====== Verilen Metin

Emsal Mahkeme Kararı Ankara 1. Asliye Ticaret Mahkemesi 2020/124 E. 2021/430 K. 08.07.2021 T.

Görüntülediğiniz mahkeme kararı henüz kesinleşmemiştir. Yararlı olması amacıyla eklenmiştir.

T.C. ANKARA 1. ASLİYE TİCARET MAHKEMESİ
TÜRK MİLLETİ ADINA

T.C.
ANKARA
1. ASLİYE TİCARET MAHKEMESİ GEREKÇELİ KARAR

ESAS NO : 2020/124 Esas
KARAR NO : 2021/430

DAVA : Alacak
DAVA TARİHİ : 05/11/2010

DAVA : Alacak
DAVA TARİHİ : 17/04/2012
KARAR TARİHİ : 08/07/2021
GR.KR.YZM.TARİHİ : 12/07/2021

Mahkememizde görülmekte olan Alacak davasının yapılan açık yargılaması sonunda,
GEREĞİ DÜŞÜNÜLDÜ:
ASIL DAVA YÖNÜNDEN;
İDDİA: Davacı vekili dava dilekçesi ile özetle; İdarelerince ihale edilen …/… 3.Etap … Konut İlköğretim Okulu, Ticaret Merkezi, Cami, … 80 Konut, Ticaret Merkezi, … 48 Konut Ticaret Merkezi, … İlköğretim Okulu, … 48 Konut, Ticaret Merkezi, … Cami, Ticaret Merkezi, … Cami onarımı, … ve Genel Altyapı ile Çevre Düzenlemesi İnşaatı İşi’nin davalı uhdesinde kaldığını, 17.09.2007 tarihinde Sözleşme imzalandığını, 21.09.2007 tarihinde yer teslimi yapıldığını, işin bitim tarihinin süre uzatımlarla beraber 14.07.2009 olarak tespit edildiğini, davalı yüklenimindeki işleri süresinde sözleşme şartlarına uygun yapmadığını, Ankara 41. Noterliğinin 07.04.2009 tarihli ihtarının keşide edildiğini, Sözleşmenin 26.maddesinden bahisle gerekli tedbirlerin alınarak işin bitirilmesini, aksi halde sözleşmenin fesih edileceğinin ihtar edildiğini, İhtarın 09.04.2009 tarihinde tebliğ edildiğini, davalının hiçbir tedbir almadığını, aynı durumun devam ettiğini, Sözleşmenin 26.maddesi çerçevesinde 05.05.2009 tarih ve 2047 Sayılı Başbakanlık Makam oluru ile feshedildiğini, fesihten sonra kalan işin kalan kısmının 15.01.2010 tarihinde yeniden ihale edildiğini, yeni ihalede 28.170.000 artı KDV bedele … İnş.&… İnş.uhdesinde kaldığını ve 25.02.2010 tarihinde Sözleşme yapıldığını, 01.03.2010 tarihinde yer teslimi yapıldığını, müvekkilinin yapılan ödeme (davalıya) dikkate alınarak 3.121.544,50.-TL zararı olduğunu beyanla, fazlaya ilişkin hakları saklı kalmak kaydı ile 3.121.544,50.-TL tutarındaki İdare zararının en yüksek orandaki ticari reeskont faizi ile davalılardan müştereken ve müteselsilen tahsiline karar verilmesini talep etmiş;
Davacı vekili mahkememize ibraz etmiş olduğu bila tarihli ıslah dilekçesi ile talep sonucunu artırarak asıl davada 3.493.755,00-TL’nin fesih tarihinden itibaren işleyecek ticari reeskont faizi ile birlikte tahsiline karar verilmesini istemiştir.

============
====== Listelenen Kayıtlar

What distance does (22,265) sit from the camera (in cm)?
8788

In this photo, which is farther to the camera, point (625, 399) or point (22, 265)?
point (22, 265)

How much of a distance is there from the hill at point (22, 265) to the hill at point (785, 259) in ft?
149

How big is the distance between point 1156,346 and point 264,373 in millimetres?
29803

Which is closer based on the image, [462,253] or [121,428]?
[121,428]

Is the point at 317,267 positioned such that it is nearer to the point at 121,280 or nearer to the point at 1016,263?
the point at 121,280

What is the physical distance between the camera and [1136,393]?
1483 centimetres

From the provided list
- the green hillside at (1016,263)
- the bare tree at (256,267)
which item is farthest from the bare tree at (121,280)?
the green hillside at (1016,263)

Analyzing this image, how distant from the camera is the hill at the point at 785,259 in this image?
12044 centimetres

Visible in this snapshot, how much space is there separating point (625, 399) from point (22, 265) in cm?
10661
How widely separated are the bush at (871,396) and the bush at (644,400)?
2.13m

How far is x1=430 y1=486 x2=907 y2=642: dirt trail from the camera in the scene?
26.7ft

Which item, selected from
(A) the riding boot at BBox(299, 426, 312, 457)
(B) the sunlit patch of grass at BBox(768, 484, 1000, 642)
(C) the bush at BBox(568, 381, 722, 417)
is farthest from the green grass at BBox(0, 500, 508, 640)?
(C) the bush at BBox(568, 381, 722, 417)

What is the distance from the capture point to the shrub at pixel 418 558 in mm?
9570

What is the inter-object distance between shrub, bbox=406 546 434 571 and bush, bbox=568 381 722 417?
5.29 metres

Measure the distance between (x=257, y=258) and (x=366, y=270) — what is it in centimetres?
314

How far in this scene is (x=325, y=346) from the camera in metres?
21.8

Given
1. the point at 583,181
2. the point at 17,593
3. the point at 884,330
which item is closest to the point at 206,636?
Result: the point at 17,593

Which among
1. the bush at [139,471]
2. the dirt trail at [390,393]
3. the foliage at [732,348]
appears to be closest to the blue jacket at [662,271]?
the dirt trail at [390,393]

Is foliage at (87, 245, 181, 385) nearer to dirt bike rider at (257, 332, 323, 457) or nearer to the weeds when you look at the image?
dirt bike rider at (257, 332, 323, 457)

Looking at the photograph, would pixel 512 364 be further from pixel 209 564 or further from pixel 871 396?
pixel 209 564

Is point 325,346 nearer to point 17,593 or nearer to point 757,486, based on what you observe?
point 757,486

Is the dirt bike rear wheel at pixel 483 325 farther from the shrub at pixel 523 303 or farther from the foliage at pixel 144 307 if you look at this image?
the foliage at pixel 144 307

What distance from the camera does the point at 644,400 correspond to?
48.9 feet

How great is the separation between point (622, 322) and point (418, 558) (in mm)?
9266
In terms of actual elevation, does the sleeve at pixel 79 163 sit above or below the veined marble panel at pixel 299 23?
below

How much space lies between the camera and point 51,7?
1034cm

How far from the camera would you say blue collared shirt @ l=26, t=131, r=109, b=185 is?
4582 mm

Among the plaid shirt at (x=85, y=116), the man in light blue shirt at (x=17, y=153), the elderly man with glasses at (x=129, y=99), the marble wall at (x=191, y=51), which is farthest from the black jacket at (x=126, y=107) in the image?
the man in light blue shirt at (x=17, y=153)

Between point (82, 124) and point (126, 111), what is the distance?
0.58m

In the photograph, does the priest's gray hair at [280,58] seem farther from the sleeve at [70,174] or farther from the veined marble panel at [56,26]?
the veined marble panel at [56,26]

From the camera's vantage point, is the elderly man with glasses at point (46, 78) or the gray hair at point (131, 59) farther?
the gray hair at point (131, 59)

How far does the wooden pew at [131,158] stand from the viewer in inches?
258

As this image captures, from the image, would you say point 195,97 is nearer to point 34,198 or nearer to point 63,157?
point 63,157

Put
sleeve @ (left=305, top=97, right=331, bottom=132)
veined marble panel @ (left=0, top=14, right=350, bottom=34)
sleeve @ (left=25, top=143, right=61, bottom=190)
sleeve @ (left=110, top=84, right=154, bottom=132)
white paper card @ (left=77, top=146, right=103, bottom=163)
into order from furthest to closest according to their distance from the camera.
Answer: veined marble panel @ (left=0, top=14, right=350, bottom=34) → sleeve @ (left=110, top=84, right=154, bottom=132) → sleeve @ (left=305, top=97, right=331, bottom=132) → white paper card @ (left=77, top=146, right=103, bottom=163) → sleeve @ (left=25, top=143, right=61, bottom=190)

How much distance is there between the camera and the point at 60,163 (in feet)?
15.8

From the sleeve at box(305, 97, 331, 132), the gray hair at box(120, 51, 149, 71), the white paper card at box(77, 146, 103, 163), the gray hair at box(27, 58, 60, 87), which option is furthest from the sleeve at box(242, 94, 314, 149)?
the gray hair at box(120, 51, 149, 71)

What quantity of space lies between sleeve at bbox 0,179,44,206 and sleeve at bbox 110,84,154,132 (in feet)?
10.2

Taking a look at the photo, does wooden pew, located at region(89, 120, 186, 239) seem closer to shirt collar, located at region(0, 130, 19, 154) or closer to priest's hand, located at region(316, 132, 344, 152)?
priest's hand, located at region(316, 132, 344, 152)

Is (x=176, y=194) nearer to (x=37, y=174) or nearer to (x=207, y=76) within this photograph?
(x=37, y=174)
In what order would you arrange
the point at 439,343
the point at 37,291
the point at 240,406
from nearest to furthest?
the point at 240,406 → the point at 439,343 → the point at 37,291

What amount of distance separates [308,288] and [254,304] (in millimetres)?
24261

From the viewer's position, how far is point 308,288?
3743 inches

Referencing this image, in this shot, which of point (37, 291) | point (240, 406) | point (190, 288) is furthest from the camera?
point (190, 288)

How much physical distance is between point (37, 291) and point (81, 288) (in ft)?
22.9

============

Görev Listesi:
a. Mahkeme kararında "Davacı vekili mahkememize ibraz etmiş" sözleriyle başlayan paragrafı, temel bilgilerini koruyarak daha kısa biçimde yeniden yazın.
b. Lütfen mahkeme kararında "Emsal Mahkeme Kararı" ile başlayıp "olması amacıyla eklenmiştir." ifadesine kadar süren bölümü olduğu gibi tekrarlayın.
Kayıtlar başka bir kaynaktan alınmıştır.

Görev Çözümleri:
a. Davacı vekili, tarihsiz ıslah dilekçesiyle talebini artırmış ve asıl davada 3.493.755,00 TL'nin fesih tarihinden itibaren ticari reeskont faiziyle birlikte tahsilini istemiştir.

b.
Emsal Mahkeme Kararı Ankara 1. Asliye Ticaret Mahkemesi 2020/124 E. 2021/430 K. 08.07.2021 T.

Görüntülediğiniz mahkeme kararı henüz kesinleşmemiştir. Yararlı olması amacıyla eklenmiştir.